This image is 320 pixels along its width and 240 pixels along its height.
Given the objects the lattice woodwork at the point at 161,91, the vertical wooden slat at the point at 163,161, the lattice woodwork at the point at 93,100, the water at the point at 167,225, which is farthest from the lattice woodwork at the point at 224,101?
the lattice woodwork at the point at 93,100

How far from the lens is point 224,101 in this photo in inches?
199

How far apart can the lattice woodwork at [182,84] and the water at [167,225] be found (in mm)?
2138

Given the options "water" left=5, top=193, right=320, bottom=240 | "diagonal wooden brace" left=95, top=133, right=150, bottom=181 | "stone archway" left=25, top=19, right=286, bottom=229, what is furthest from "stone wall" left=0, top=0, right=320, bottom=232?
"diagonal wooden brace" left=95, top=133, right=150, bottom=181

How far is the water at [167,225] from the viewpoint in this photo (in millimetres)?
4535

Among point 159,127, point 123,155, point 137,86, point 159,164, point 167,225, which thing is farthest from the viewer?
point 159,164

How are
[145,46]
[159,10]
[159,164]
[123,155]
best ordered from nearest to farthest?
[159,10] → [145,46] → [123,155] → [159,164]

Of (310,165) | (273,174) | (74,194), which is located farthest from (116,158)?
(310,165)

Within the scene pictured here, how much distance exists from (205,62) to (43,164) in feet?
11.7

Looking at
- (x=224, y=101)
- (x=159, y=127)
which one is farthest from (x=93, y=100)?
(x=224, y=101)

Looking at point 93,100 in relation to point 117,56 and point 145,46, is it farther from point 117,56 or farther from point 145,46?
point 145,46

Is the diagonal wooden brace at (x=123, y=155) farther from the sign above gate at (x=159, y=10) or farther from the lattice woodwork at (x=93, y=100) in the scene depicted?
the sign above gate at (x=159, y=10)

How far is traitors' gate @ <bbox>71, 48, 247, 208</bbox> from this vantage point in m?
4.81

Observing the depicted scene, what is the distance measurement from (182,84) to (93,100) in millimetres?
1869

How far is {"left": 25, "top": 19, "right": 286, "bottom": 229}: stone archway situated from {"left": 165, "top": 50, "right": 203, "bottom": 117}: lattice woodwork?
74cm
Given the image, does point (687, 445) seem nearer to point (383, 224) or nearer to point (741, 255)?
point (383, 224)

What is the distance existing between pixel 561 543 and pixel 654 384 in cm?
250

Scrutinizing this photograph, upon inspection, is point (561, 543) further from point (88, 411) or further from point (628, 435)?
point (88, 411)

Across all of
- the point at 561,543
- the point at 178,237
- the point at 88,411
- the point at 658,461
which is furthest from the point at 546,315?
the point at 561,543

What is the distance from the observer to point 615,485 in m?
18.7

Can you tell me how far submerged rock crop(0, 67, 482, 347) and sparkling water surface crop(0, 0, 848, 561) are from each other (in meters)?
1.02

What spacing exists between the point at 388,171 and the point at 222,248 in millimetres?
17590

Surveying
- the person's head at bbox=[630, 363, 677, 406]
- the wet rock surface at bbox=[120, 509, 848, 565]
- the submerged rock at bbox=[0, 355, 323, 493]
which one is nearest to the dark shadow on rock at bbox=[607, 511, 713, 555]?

> _WORK TO COMPLETE_
Turn the lines above into a numbered list, leaving out the blank lines.

> _THE SOLUTION_
1. This image is 320 pixels along its width and 240 pixels along its height.
2. Given the objects the lattice woodwork at the point at 161,91, the vertical wooden slat at the point at 163,161, the lattice woodwork at the point at 93,100, the water at the point at 167,225, which is farthest from the lattice woodwork at the point at 224,101?
3. the lattice woodwork at the point at 93,100
4. How far from the lens is point 224,101 in this photo in inches?
5. 199
6. How far apart can the lattice woodwork at [182,84] and the water at [167,225] be found (in mm)?
7. 2138
8. Given the options "water" left=5, top=193, right=320, bottom=240 | "diagonal wooden brace" left=95, top=133, right=150, bottom=181 | "stone archway" left=25, top=19, right=286, bottom=229, what is furthest from "stone wall" left=0, top=0, right=320, bottom=232?
9. "diagonal wooden brace" left=95, top=133, right=150, bottom=181
10. How far is the water at [167,225] from the viewpoint in this photo (in millimetres)?
11. 4535
12. Among point 159,127, point 123,155, point 137,86, point 159,164, point 167,225, which thing is farthest from the viewer?
13. point 159,164
14. How are
15. [145,46]
16. [159,10]
17. [159,164]
18. [123,155]
19. best ordered from nearest to farthest?
20. [159,10] → [145,46] → [123,155] → [159,164]
21. Of (310,165) | (273,174) | (74,194), which is located farthest from (116,158)?
22. (310,165)
23. Within the scene pictured here, how much distance exists from (205,62) to (43,164) in feet?
24. 11.7
25. Looking at
26. - (x=224, y=101)
27. - (x=159, y=127)
28. which one is farthest from (x=93, y=100)?
29. (x=224, y=101)
30. Looking at point 93,100 in relation to point 117,56 and point 145,46, is it farther from point 117,56 or farther from point 145,46?
31. point 145,46
32. Is the diagonal wooden brace at (x=123, y=155) farther from the sign above gate at (x=159, y=10) or farther from the lattice woodwork at (x=93, y=100) in the scene depicted?
33. the sign above gate at (x=159, y=10)
34. How far is traitors' gate @ <bbox>71, 48, 247, 208</bbox> from this vantage point in m?
35. 4.81
36. Observing the depicted scene, what is the distance measurement from (182,84) to (93,100) in millimetres?
37. 1869
38. How far is {"left": 25, "top": 19, "right": 286, "bottom": 229}: stone archway situated from {"left": 165, "top": 50, "right": 203, "bottom": 117}: lattice woodwork?
39. 74cm
40. Given the image, does point (687, 445) seem nearer to point (383, 224) or nearer to point (741, 255)?
41. point (383, 224)
42. What is the distance existing between pixel 561 543 and pixel 654 384 in cm?
43. 250
44. Scrutinizing this photograph, upon inspection, is point (561, 543) further from point (88, 411) or further from point (628, 435)?
45. point (88, 411)
46. Across all of
47. - the point at 561,543
48. - the point at 178,237
49. - the point at 88,411
50. - the point at 658,461
51. which is furthest from the point at 546,315?
52. the point at 561,543
53. What is the distance from the observer to point 615,485 in m?
54. 18.7
55. Can you tell me how far submerged rock crop(0, 67, 482, 347) and sparkling water surface crop(0, 0, 848, 561) are from each other (in meters)?
56. 1.02
57. What spacing exists between the point at 388,171 and the point at 222,248 in millimetres?
58. 17590
59. Surveying
60. - the person's head at bbox=[630, 363, 677, 406]
61. - the wet rock surface at bbox=[120, 509, 848, 565]
62. - the submerged rock at bbox=[0, 355, 323, 493]
63. which one is nearest to the dark shadow on rock at bbox=[607, 511, 713, 555]?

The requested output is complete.